Extract Invoice Data

This guide walks through building a complete invoice extraction pipeline, from defining a schema to processing documents and handling the extracted data.

Prerequisites

Node.js 18+
A Doclo API key or VLM provider API key
An invoice document (PDF or image)

What You’ll Build

A flow that extracts:

Invoice number and date
Vendor information (name, address, tax ID)
Line items with descriptions, quantities, and amounts
Totals (subtotal, tax, total)

Step 1: Define the Schema

The schema tells the AI what data to extract and in what structure.
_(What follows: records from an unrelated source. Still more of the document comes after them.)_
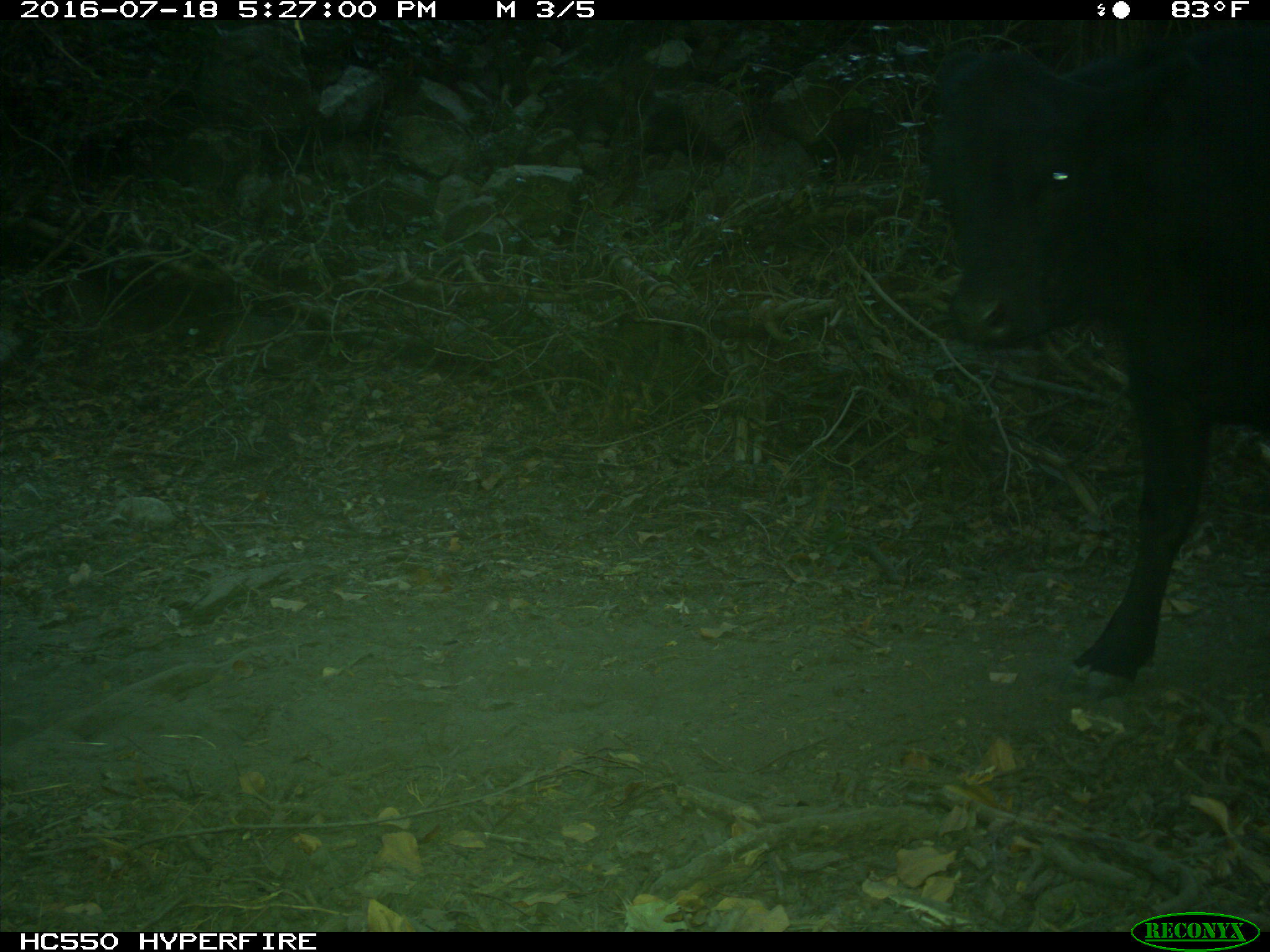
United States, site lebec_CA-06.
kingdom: Animalia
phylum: Chordata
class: Mammalia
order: Artiodactyla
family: Bovidae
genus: Bos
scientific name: Bos taurus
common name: domestic cow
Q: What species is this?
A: Bos taurus (domestic cow).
Use JSON Schema format with descriptions to guide extraction accuracy.

const invoiceSchema = {
  type: 'object',
  properties: {
    invoiceNumber: {
      type: 'string',
      description: 'Invoice number or reference ID (e.g., INV-2024-001)'
    },
    invoiceDate: {
      type: 'string',
      description: 'Invoice date in YYYY-MM-DD format'
    },
    dueDate: {
      type: 'string',
      description: 'Payment due date in YYYY-MM-DD format'
    },
    vendor: {
      type: 'object',
      description: 'Seller/vendor information',
      properties: {
        name: { type: 'string', description: 'Company or business name' },
        address: { type: 'string', description: 'Full street address' },
        city: { type: 'string' },
        country: { type: 'string' },
        taxId: { type: 'string', description: 'VAT number or tax ID' },
        email: { type: 'string' },
        phone: { type: 'string' }
      },
      required: ['name']
    },
    customer: {
      type: 'object',
      description: 'Buyer/customer information',
      properties: {
        name: { type: 'string' },
        address: { type: 'string' },
        taxId: { type: 'string' }
      }
    },
    lineItems: {
      type: 'array',
      description: 'Individual items or services on the invoice',
      items: {
        type: 'object',
        properties: {
          description: { type: 'string', description: 'Item or service description' },
          quantity: { type: 'number', description: 'Number of units' },
          unitPrice: { type: 'number', description: 'Price per unit' },
          amount: { type: 'number', description: 'Line total (quantity × unitPrice)' }
        },
        required: ['description', 'amount']
      }
    },
    subtotal: {
      type: 'number',
      description: 'Sum of line items before tax'
    },
    taxRate: {
      type: 'number',
      description: 'Tax rate as percentage (e.g., 20 for 20%)'
    },
    taxAmount: {
      type: 'number',
      description: 'Total tax amount'
    },
    total: {
      type: 'number',
      description: 'Final amount due including tax'
    },
    currency: {
      type: 'string',
      description: 'Currency code (e.g., USD, EUR, GBP)'
    }
  },
  required: ['invoiceNumber', 'total']
};

Add description fields to guide the AI. Descriptions like “in YYYY-MM-DD format” help ensure consistent output.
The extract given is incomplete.